* [Exercise requirements]:
(1) List every consequence of being misdiagnosed that the COVID-19 testing passage names.
(2) Return the portion of the COVID-19 testing passage between "There is a continuous growth" and "COVID-19 test results.", inclusive.
(3) Render this sentence from the COVID-19 testing passage in Spanish: "This is already evident, considering the backlog that we have with COVID-19 test results."

* [Provided text]:
More than 6 months since the first reported case of the coronavirus, the world is still battling with this pandemic – which has claimed almost 500 000 lives around the world, to date.
There is a continuous growth of cases in some countries whilst there is a continuous decline in some other countries. In the South African context, there is an apparent growth in cases and, the projections are that we are yet to see the worst before things can get better.
This obviously puts enormous pressure on our frail health system and, as a result, increases chances of many things “going wrong” from testing to diagnosis. This is already evident, considering the backlog that we have with COVID-19 test results.
Misdiagnosis and/or delay in receiving the tests’ results may have grave implications for the concerned individuals and/or juristic persons.
For example, if there is a delay in the release of tests’ results, a person may lose out on an work interview; or, you do not take your medication timely and, as a result, you develop greater health complications; or even death, etc.
If misdiagnosed, for example, you may take medication which is not good for your health because of your pre-existing conditions; or, you may not take any medication where there is a need to take medication; you may be wrongly quarantined – and possibly lose out on certain opportunities; your workspace, if employed, may need to be closed down for days/weeks whilst being decontaminated (which also has costs implications); your colleagues will need to be isolated; business will suffer financially, greatly so; and the anxiety and stress stemming from such misdiagnosis.

* [Listed entries]:
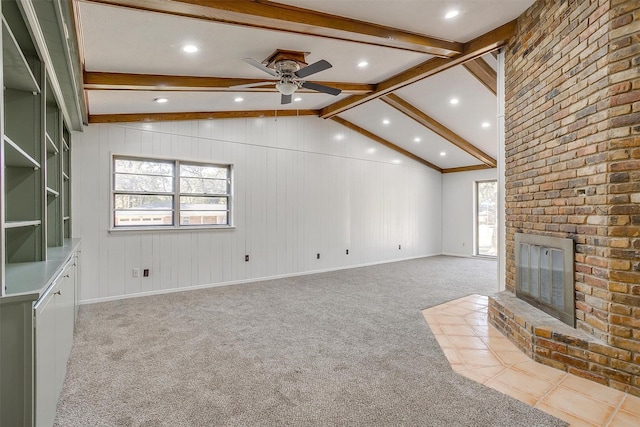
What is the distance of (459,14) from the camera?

--

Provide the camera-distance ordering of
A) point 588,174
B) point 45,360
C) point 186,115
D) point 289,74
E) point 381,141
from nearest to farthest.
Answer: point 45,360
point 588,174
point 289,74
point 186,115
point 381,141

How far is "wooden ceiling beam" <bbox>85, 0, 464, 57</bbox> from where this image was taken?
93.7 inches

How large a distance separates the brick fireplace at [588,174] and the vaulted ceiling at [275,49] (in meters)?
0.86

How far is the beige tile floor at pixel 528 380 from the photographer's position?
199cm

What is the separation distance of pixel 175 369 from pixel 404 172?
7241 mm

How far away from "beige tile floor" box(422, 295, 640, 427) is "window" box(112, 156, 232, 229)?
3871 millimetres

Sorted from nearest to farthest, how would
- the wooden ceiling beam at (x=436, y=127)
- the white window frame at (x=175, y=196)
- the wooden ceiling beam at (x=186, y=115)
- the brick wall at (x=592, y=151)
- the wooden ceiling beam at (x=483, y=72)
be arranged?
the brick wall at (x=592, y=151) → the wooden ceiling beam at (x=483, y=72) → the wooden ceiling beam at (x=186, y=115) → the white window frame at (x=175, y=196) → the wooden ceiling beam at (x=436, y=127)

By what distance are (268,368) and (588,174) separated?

* [Answers for the tasks]:
(1)
- Taking medication that is not good for your health because of pre-existing conditions
- Not taking medication where there is a need to take it
- Being wrongly quarantined and possibly losing out on certain opportunities
- Having your workspace, if employed, closed down for days or weeks while it is decontaminated, which also has cost implications
- Colleagues needing to be isolated
- Business suffering greatly in financial terms
- Anxiety and stress stemming from the misdiagnosis

(2)
There is a continuous growth of cases in some countries whilst there is a continuous decline in some other countries. In the South African context, there is an apparent growth in cases and, the projections are that we are yet to see the worst before things can get better.
This obviously puts enormous pressure on our frail health system and, as a result, increases chances of many things “going wrong” from testing to diagnosis. This is already evident, considering the backlog that we have with COVID-19 test results.

(3) Esto ya es evidente, considerando el retraso acumulado que tenemos con los resultados de las pruebas de COVID-19.